TASK OBJECTIVE. From the line containing "Taking the image" to the end of the data, retype every line exactly and nothing else. Drop the pictures.

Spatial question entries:
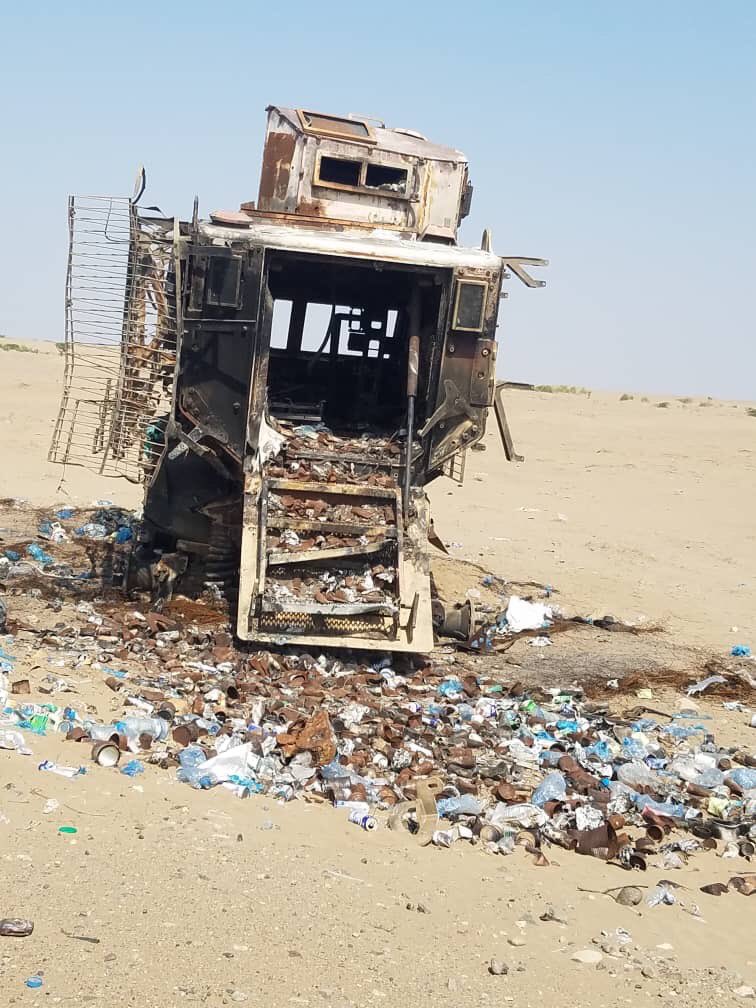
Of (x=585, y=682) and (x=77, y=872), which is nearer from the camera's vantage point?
(x=77, y=872)

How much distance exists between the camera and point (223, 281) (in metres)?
8.30

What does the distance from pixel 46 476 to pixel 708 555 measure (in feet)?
31.4

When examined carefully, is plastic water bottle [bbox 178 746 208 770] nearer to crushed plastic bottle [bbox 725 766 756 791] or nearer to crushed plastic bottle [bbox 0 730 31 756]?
crushed plastic bottle [bbox 0 730 31 756]

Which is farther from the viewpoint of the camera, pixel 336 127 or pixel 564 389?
pixel 564 389

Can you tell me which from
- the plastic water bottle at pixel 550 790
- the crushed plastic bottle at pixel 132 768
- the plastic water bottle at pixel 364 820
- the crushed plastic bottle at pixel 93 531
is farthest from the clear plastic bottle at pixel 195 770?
the crushed plastic bottle at pixel 93 531

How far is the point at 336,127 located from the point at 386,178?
0.64 meters

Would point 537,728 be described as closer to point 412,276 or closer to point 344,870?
point 344,870

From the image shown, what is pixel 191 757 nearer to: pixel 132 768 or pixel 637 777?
pixel 132 768

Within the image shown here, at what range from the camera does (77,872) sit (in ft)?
15.1

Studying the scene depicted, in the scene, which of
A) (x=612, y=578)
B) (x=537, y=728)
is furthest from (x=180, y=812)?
(x=612, y=578)

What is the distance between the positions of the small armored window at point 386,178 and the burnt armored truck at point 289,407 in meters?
0.02

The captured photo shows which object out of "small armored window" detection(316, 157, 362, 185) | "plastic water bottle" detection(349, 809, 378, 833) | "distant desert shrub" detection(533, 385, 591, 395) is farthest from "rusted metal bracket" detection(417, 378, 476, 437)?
"distant desert shrub" detection(533, 385, 591, 395)

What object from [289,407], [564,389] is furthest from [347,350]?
[564,389]

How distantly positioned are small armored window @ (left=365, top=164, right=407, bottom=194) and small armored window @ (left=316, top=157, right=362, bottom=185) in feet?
0.35
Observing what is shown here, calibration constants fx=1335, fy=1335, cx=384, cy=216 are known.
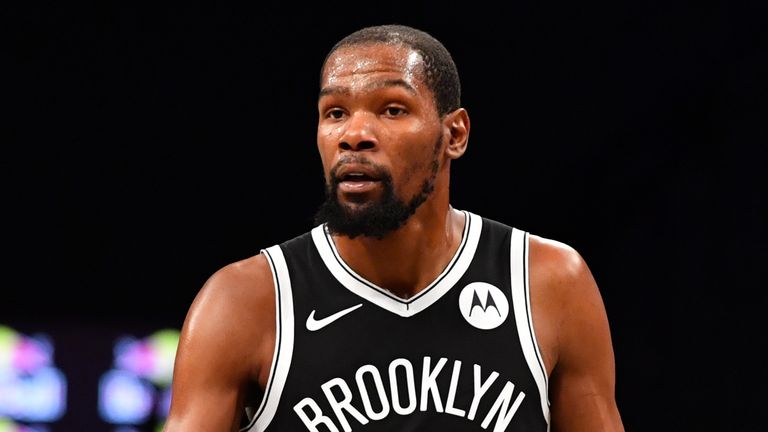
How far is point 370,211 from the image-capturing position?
2.18 m

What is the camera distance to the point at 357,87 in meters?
2.17

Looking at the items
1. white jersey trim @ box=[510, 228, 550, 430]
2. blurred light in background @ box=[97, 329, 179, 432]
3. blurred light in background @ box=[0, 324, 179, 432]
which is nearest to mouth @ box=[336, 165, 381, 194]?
white jersey trim @ box=[510, 228, 550, 430]

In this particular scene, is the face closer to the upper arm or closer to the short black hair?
the short black hair

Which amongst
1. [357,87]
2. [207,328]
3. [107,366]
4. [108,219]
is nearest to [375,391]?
[207,328]

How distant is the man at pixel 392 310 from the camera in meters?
2.16

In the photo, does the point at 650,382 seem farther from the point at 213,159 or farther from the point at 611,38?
the point at 213,159

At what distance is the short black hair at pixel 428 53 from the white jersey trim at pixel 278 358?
39 centimetres

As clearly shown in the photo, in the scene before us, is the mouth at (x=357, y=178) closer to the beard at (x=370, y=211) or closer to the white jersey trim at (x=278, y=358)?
the beard at (x=370, y=211)

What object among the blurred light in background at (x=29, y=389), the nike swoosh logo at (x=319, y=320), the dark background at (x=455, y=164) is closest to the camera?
the nike swoosh logo at (x=319, y=320)

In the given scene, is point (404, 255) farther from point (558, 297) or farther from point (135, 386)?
point (135, 386)

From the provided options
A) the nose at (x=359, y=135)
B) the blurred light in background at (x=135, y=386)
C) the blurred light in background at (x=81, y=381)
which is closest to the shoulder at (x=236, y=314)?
the nose at (x=359, y=135)

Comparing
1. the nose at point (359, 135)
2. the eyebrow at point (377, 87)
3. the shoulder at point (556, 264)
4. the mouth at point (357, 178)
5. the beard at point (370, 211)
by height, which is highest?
the eyebrow at point (377, 87)

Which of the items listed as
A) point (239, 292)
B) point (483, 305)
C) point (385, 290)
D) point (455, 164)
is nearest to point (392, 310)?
point (385, 290)

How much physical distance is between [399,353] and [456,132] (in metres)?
0.40
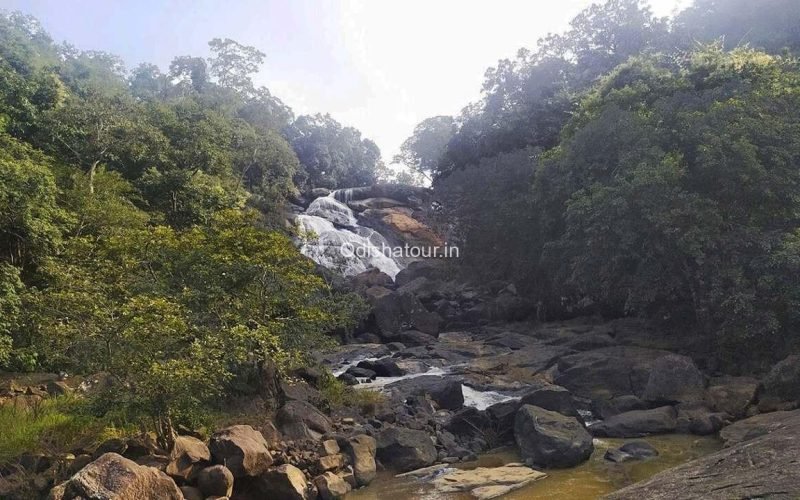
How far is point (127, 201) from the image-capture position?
21844mm

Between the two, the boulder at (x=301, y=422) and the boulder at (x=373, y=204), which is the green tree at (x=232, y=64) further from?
the boulder at (x=301, y=422)

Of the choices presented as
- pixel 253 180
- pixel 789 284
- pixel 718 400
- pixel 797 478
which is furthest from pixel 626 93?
pixel 253 180

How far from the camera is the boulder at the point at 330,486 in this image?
9383 millimetres

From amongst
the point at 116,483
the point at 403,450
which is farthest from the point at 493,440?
the point at 116,483

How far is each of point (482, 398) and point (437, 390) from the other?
1.55m

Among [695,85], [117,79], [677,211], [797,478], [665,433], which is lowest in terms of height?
[665,433]

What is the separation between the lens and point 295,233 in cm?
1583

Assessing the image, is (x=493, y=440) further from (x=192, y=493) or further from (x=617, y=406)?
(x=192, y=493)

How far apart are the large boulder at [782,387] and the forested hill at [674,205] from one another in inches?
103

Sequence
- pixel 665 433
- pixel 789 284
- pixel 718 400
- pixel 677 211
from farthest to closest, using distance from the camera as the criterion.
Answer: pixel 677 211 → pixel 789 284 → pixel 718 400 → pixel 665 433

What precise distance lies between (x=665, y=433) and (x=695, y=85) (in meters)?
15.0

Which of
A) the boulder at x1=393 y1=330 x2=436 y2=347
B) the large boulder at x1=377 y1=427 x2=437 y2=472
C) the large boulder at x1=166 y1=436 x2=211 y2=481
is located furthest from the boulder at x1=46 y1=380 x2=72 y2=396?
the boulder at x1=393 y1=330 x2=436 y2=347

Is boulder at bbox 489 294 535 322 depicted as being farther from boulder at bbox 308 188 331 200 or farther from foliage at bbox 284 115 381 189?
foliage at bbox 284 115 381 189

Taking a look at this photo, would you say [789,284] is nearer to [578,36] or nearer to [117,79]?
[578,36]
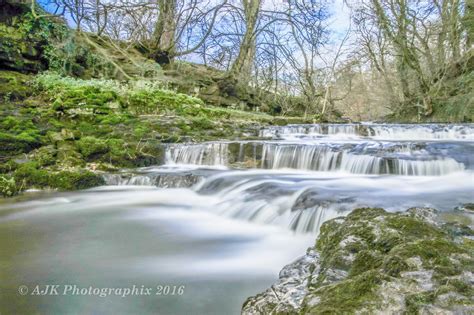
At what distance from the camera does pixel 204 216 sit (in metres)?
4.79

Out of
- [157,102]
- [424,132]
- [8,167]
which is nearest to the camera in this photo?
[8,167]

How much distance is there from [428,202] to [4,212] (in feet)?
17.8

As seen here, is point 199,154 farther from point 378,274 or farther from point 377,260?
point 378,274

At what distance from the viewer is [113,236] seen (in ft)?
12.6

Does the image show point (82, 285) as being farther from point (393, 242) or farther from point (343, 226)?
point (393, 242)

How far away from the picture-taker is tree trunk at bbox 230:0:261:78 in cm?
1327

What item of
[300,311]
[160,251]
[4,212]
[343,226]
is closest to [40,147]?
[4,212]

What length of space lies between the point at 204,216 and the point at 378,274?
3486mm

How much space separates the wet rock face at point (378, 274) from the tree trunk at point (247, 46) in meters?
11.6

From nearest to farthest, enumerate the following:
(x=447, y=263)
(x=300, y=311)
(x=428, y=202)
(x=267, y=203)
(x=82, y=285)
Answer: (x=300, y=311) < (x=447, y=263) < (x=82, y=285) < (x=428, y=202) < (x=267, y=203)

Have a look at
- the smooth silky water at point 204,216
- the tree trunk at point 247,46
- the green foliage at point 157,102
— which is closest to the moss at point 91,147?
the smooth silky water at point 204,216

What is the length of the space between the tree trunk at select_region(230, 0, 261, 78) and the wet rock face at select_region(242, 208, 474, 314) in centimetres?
1157

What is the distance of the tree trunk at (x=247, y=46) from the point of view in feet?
43.5

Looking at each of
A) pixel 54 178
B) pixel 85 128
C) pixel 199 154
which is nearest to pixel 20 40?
pixel 85 128
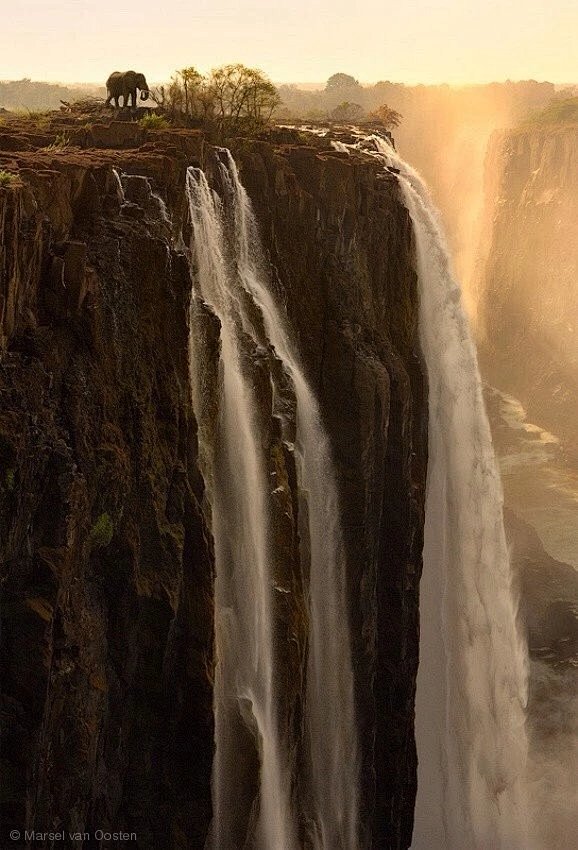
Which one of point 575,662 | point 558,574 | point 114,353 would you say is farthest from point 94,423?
point 558,574

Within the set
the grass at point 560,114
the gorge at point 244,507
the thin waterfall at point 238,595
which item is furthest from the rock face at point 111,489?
the grass at point 560,114

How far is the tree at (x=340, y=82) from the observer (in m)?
149

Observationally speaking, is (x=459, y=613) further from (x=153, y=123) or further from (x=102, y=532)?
(x=102, y=532)

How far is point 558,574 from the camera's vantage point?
40719mm

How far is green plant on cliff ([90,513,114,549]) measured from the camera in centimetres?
1234

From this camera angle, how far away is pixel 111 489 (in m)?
12.5

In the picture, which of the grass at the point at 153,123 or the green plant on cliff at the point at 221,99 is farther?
the green plant on cliff at the point at 221,99

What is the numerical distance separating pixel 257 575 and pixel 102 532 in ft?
15.2

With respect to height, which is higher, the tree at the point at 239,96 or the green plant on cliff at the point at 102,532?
the tree at the point at 239,96

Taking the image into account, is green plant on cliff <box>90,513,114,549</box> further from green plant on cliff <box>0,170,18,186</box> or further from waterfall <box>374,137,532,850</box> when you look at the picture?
waterfall <box>374,137,532,850</box>

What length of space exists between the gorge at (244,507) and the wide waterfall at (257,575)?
0.05m

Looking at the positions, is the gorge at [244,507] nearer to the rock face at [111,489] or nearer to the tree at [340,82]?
the rock face at [111,489]

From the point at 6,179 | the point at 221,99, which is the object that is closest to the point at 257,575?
the point at 6,179

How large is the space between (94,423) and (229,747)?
6.17 meters
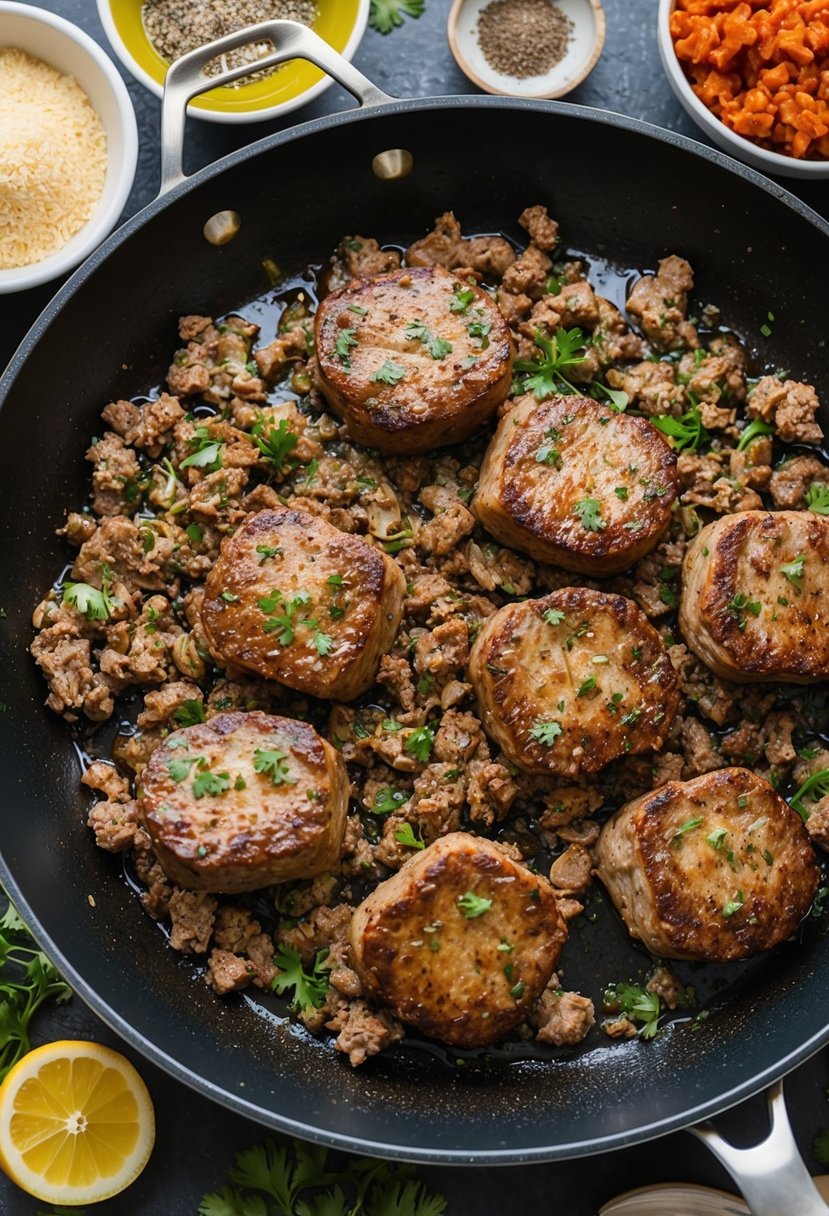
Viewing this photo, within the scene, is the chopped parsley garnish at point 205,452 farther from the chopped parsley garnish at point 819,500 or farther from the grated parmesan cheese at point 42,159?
the chopped parsley garnish at point 819,500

FULL ANSWER.
Taking the image into account, is green plant on cliff <box>90,513,114,549</box> further from green plant on cliff <box>0,170,18,186</box> or further from waterfall <box>374,137,532,850</box> when you look at the picture?
waterfall <box>374,137,532,850</box>

What length of space exists between the gorge at (244,507) and the wide waterfall at (257,575)?
0.05m

Looking at the positions, is the gorge at [244,507] nearer to the rock face at [111,489] or nearer to the tree at [340,82]?
the rock face at [111,489]

From the point at 6,179 | the point at 221,99, which is the object that is closest to the point at 257,575?
the point at 6,179

How large is the space between (94,423) and (229,747)?
6.17 meters
Viewing this photo, within the scene, is the chopped parsley garnish at point 205,452 farther from the chopped parsley garnish at point 819,500 or farther from the grated parmesan cheese at point 42,159?
the chopped parsley garnish at point 819,500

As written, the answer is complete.